Osman Mozayan donne un autre exemple, en citant le cas d’un enfant complètement paralysé après avoir été abattu par des gardes-frontières. Le tribunal inférieur a décidé que l’enfant devait recevoir une indemnisation complète, mais la cour d’appel a modifié son verdict : « Sans citer de raison et sans présenter de preuves, le second tribunal a décidé que l’enfant n’avait droit qu’à 20 % de l’indemnisation spécifiée parce qu’il avait lui-même mis sa propre vie en danger. Le verdict a ignoré le fait que les gardiens n’avaient pas le droit de tirer sur un enfant même si lui-même avait mis sa propre vie en danger ».
 
Selon le Mozayan, la plupart des plaintes pénales n’aboutissent à rien.
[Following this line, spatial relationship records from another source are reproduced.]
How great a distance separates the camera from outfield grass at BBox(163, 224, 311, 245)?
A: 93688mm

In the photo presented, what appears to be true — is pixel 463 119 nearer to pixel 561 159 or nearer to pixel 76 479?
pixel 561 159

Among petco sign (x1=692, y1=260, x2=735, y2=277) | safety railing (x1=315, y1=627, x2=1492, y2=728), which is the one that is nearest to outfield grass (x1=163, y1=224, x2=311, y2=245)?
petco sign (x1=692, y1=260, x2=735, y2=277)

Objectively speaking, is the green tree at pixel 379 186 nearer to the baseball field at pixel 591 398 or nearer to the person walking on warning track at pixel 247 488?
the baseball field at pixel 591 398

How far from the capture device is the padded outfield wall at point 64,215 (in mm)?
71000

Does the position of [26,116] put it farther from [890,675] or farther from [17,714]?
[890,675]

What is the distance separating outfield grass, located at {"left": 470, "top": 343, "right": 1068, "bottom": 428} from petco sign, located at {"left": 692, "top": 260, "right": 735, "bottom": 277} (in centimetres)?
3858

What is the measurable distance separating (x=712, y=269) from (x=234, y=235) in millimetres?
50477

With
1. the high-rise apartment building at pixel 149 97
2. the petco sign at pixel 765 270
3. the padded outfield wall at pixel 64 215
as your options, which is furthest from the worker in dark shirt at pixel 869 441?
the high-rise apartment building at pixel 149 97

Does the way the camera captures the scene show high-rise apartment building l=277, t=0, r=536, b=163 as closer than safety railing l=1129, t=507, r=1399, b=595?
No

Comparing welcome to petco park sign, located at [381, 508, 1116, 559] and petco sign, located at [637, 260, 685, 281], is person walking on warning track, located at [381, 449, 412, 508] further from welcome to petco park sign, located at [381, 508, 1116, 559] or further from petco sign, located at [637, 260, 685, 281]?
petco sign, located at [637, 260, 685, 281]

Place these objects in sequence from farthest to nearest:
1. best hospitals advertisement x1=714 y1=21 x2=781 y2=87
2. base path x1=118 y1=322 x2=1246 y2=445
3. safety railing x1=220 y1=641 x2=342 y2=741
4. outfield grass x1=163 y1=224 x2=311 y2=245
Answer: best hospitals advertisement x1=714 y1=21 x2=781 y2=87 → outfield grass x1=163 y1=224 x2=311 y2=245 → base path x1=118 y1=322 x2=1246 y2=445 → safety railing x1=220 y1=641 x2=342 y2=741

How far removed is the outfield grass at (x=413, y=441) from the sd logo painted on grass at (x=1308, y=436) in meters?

Non seulement les agents qui enfreignent la loi ne sont pas punis, mais ils ne sont même pas convoqués au tribunal pour témoigner, même si la fusillade a été intentionnelle. « Dans un cas, un oncle et son neveu transportaient un chargement ordinaire de la ville de Rabat [en Azerbaïdjan occidental] à Mahabad lorsqu’ils ont été abattus. L’un a été tué et l’autre a été blessé. Lorsque les agents ont remarqué qu’ils ne transportaient pas de marchandises de contrebande, ils sont allés acheter des balles pour remplacer celles qu’ils avaient tirées afin de couvrir leurs traces. Mais après de nombreux efforts, nous avons réussi à les traduire en justice et ils ont été condamnés à six mois de prison. La cour d’appel a toutefois suspendu la sentence et a renvoyé l’affaire à l’administration du Fonds de la police pour indemnisation ».
 
Afin d’empêcher le meurtre des kulbars, un groupe de membres du parlement a présenté en décembre 2019 un projet de loi visant à modifier la loi régissant l’utilisation des armes à feu par les forces armées. Ce projet de loi interdit explicitement de tirer directement sur les kulbars.
 
Le projet de loi n’a pas encore été présenté et il n’est pas certain qu’il devienne une loi ou non.
 
Cependant, Osman Mozayan pense que ce projet de loi est insupportable car il donne un statut légal au travail dégradant des kulbars : « Pour l’instant, il est illégal de tirer sur les kulbars et si ce projet de loi est adopté, il ne fera que légaliser un travail qui va à l’encontre de la dignité humaine. Il n’empêchera pas le meurtre des kulbars ».